The whiteness of the light and the chirping of tropical birds fill the room on the first floor – the room with big windows and a big white cotton bed – and wake us up. We take a glance outside and find the small Santa Maria, a secondary aristocratic street in Miraflores, unknown to taxi drivers. Exactly where Miraflores gives way to San Isidro and to the enchanting olive-tree wood named El Olivar, and further on to the eighteenth-century hacienda of Astrid and Gaston. Taxi drivers do not know this new ‘hotelito’, and we will not show them. Every time we come here, we will ask to be dropped at Ovalo Gutierrez, and so avoid disturbing the quietness of Santa Maria and this breathtaking house. We are the queens of a small 1940s residence that makes you proud every time you cross its gates. The delicious breakfast is made of gentle portions and a veranda that opens on the garden, where they are bedding a new lemon tree.

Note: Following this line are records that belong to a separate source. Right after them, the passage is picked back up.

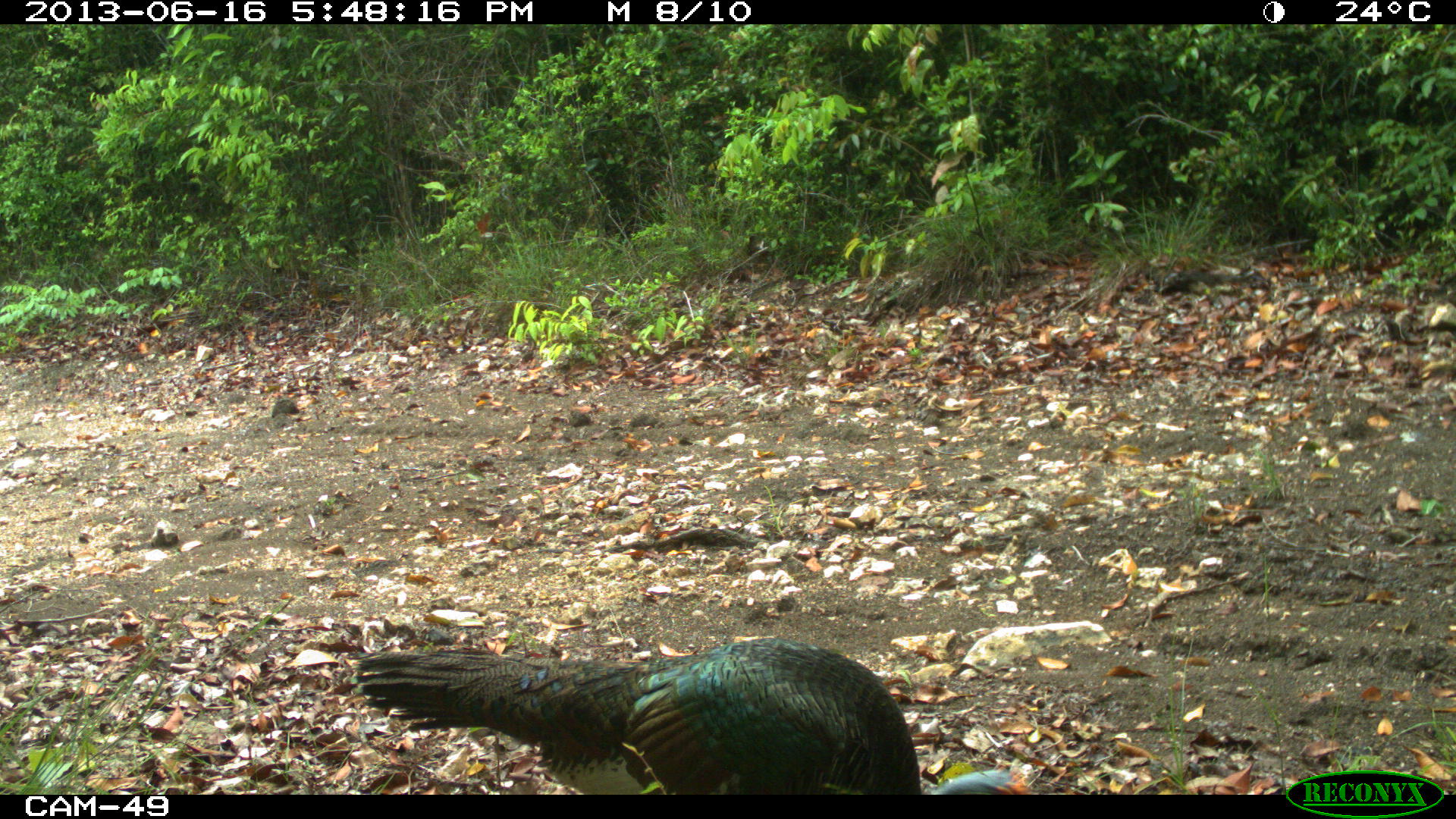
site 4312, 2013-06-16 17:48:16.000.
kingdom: Animalia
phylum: Chordata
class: Aves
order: Galliformes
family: Phasianidae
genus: Meleagris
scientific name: Meleagris ocellata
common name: ocellated turkey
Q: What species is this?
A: Meleagris ocellata (ocellated turkey).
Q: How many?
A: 2.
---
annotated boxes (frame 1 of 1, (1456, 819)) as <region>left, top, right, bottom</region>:
meleagris ocellata: <region>346, 633, 1031, 792</region>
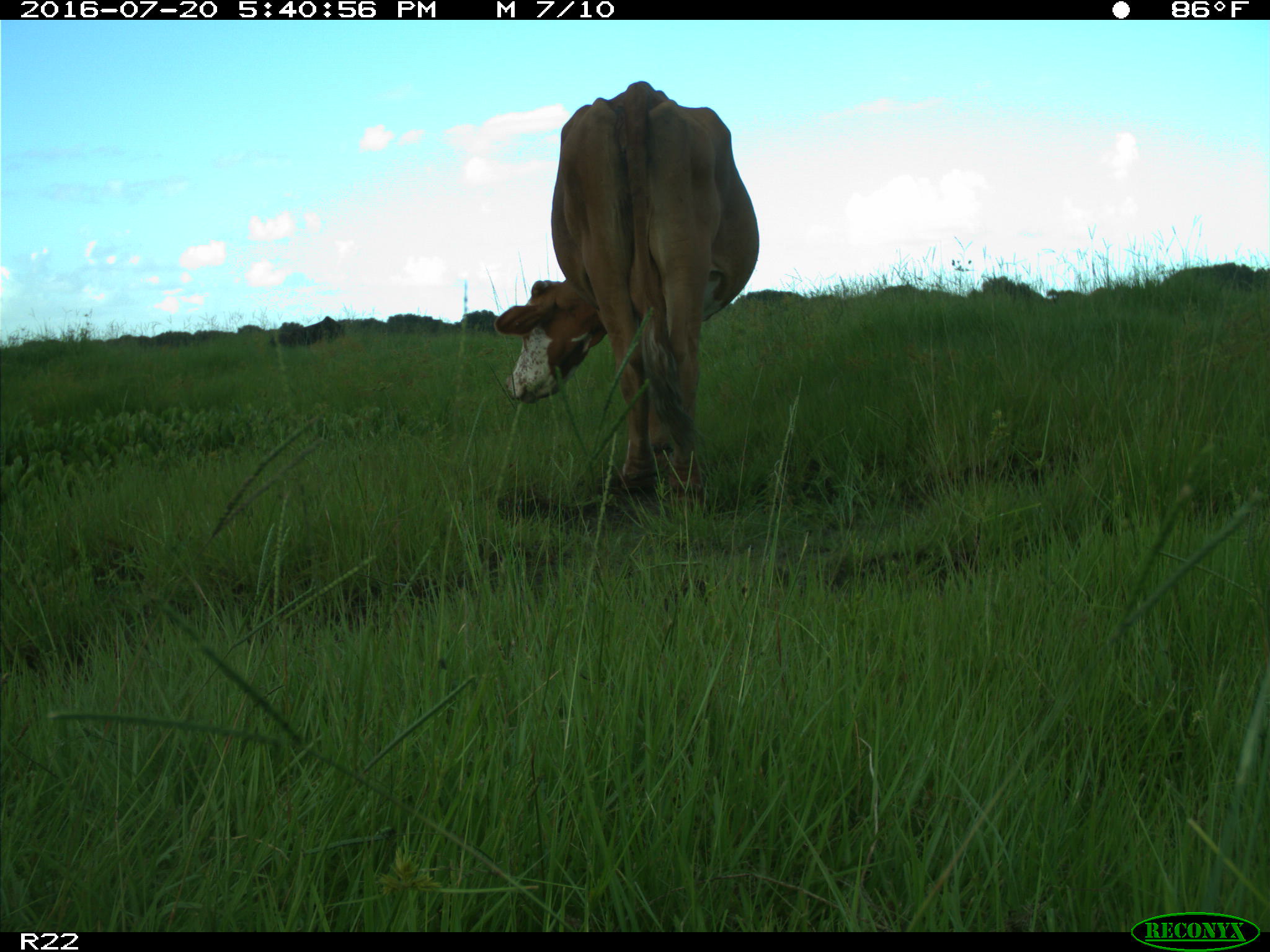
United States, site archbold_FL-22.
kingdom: Animalia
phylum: Chordata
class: Mammalia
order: Artiodactyla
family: Bovidae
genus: Bos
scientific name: Bos taurus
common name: domestic cow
Bos taurus (domestic cow).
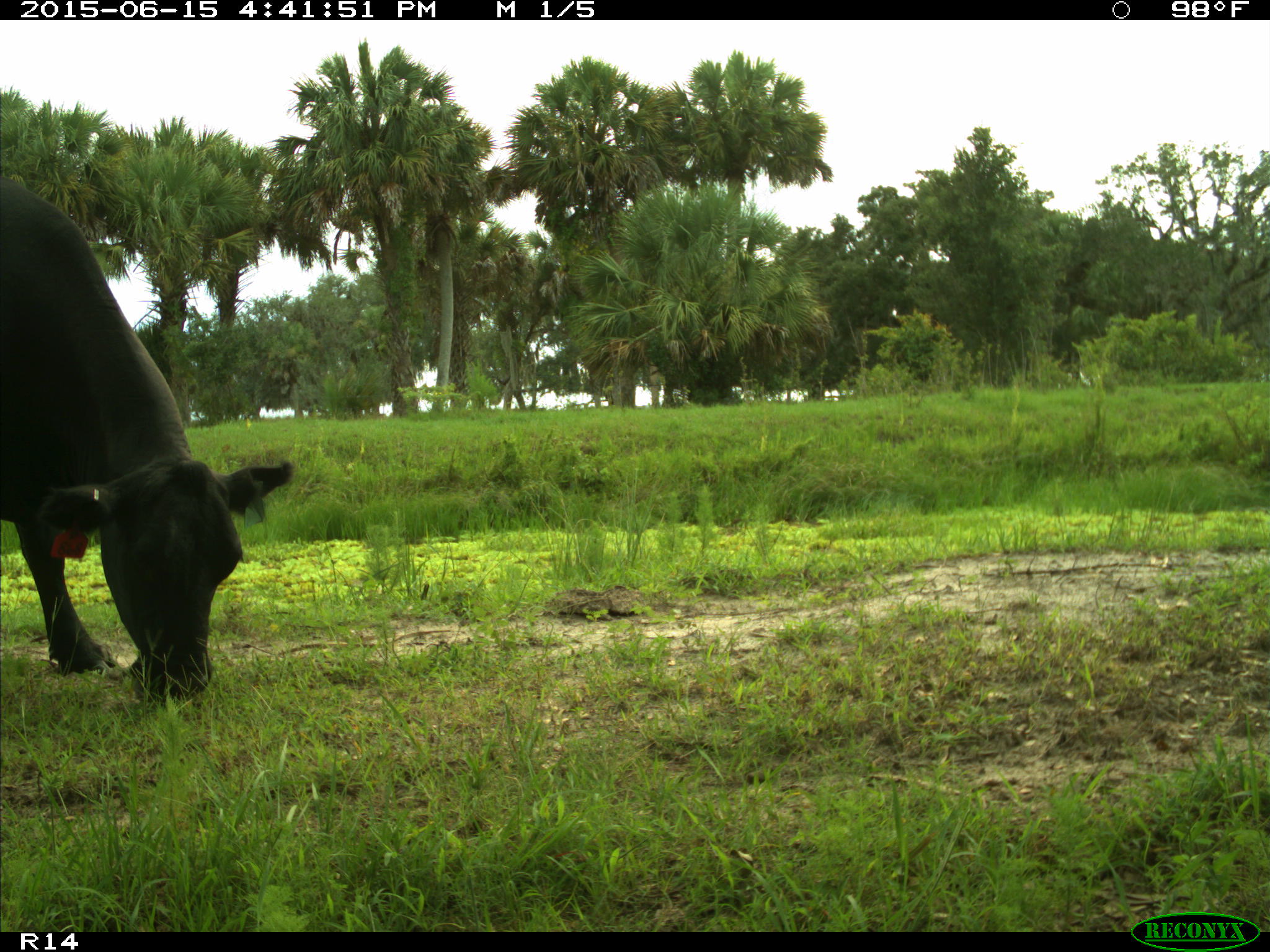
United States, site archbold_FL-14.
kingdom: Animalia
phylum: Chordata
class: Mammalia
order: Artiodactyla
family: Bovidae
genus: Bos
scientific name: Bos taurus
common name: domestic cow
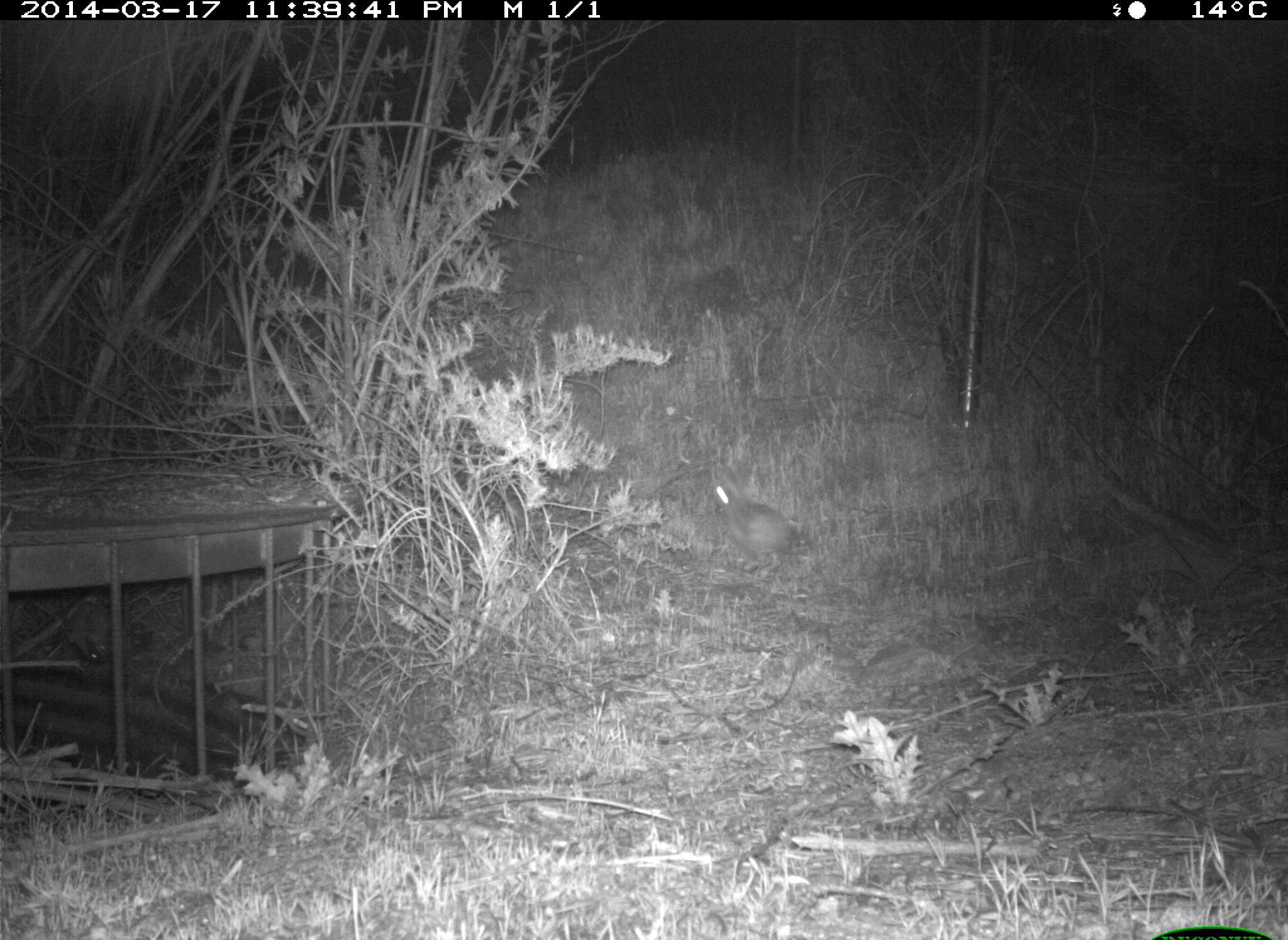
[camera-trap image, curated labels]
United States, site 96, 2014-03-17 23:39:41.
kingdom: Animalia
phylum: Chordata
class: Mammalia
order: Lagomorpha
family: Leporidae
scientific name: Leporidae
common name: rabbits and hares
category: rabbit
Rabbit (rabbits and hares) (Leporidae).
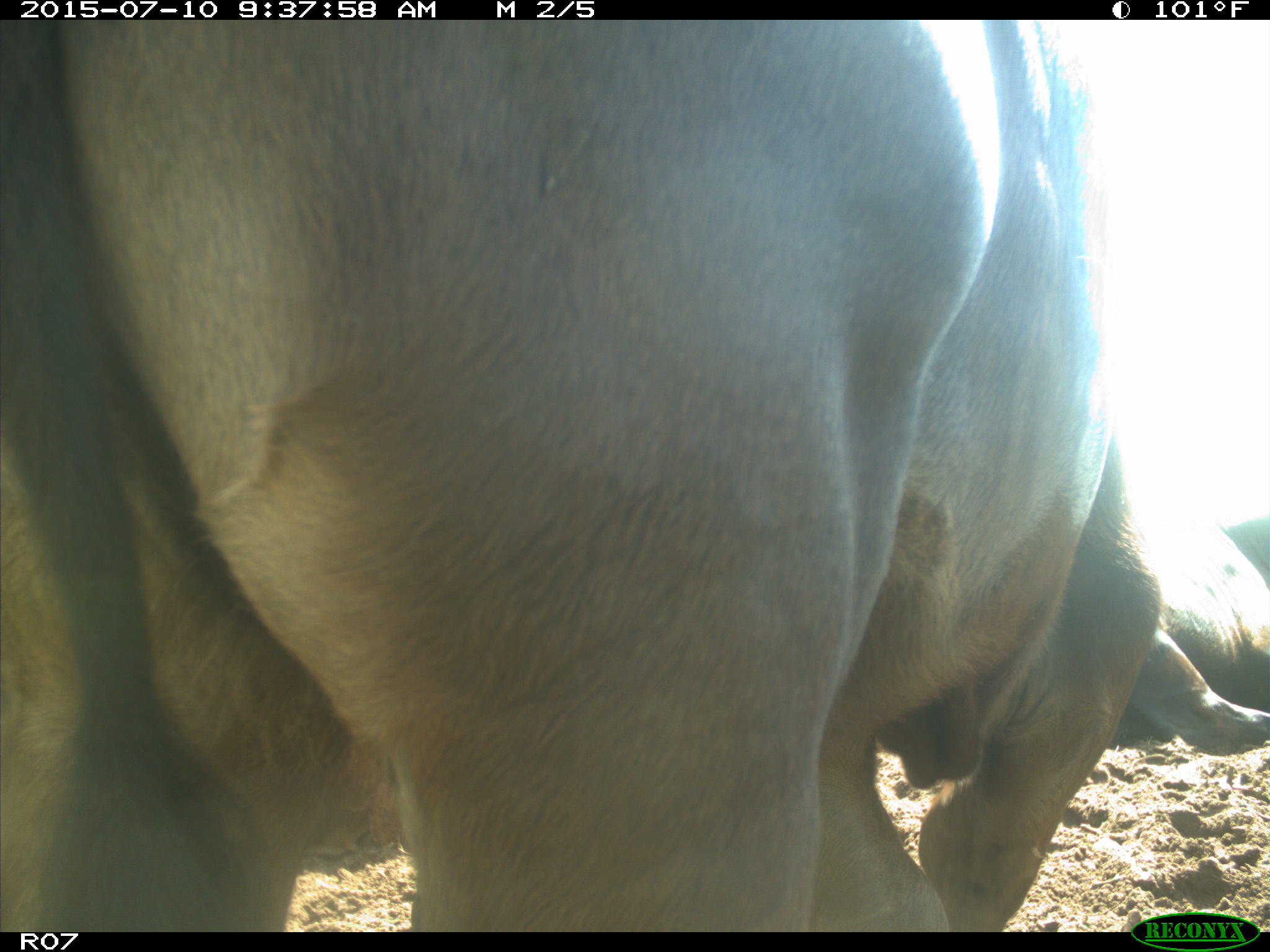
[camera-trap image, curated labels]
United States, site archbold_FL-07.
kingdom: Animalia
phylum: Chordata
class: Mammalia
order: Artiodactyla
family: Bovidae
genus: Bos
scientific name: Bos taurus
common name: domestic cow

Sometimes an example of the most perfect and modern hospitality can be found in unexpected towns.

Casa da Dinà

Casa da Dinà

Odemira, Portugal

After having collected fresh eggs in the henhouse, Dinà starts preparing the strawberry tart that her guests will taste while it is still warm. Baskets full of bread and croissant, tasty squeezed fruit juices, seasonal fruit salads and mocha coffee will also be ready soon. In the meantime Philippe will serve every single dish with an innate old-fashioned elegance. Just a few rooms are available, all exceptionally tastefully furnished with just the essentials: a bed, a desk, a lamp, a bench, a rug and a vase of fresh flowers. Plus a painting of the artist of the house. Do not leave Casa da Dinà before having visited Philippe’s atelier and having listened to his inspiring tales.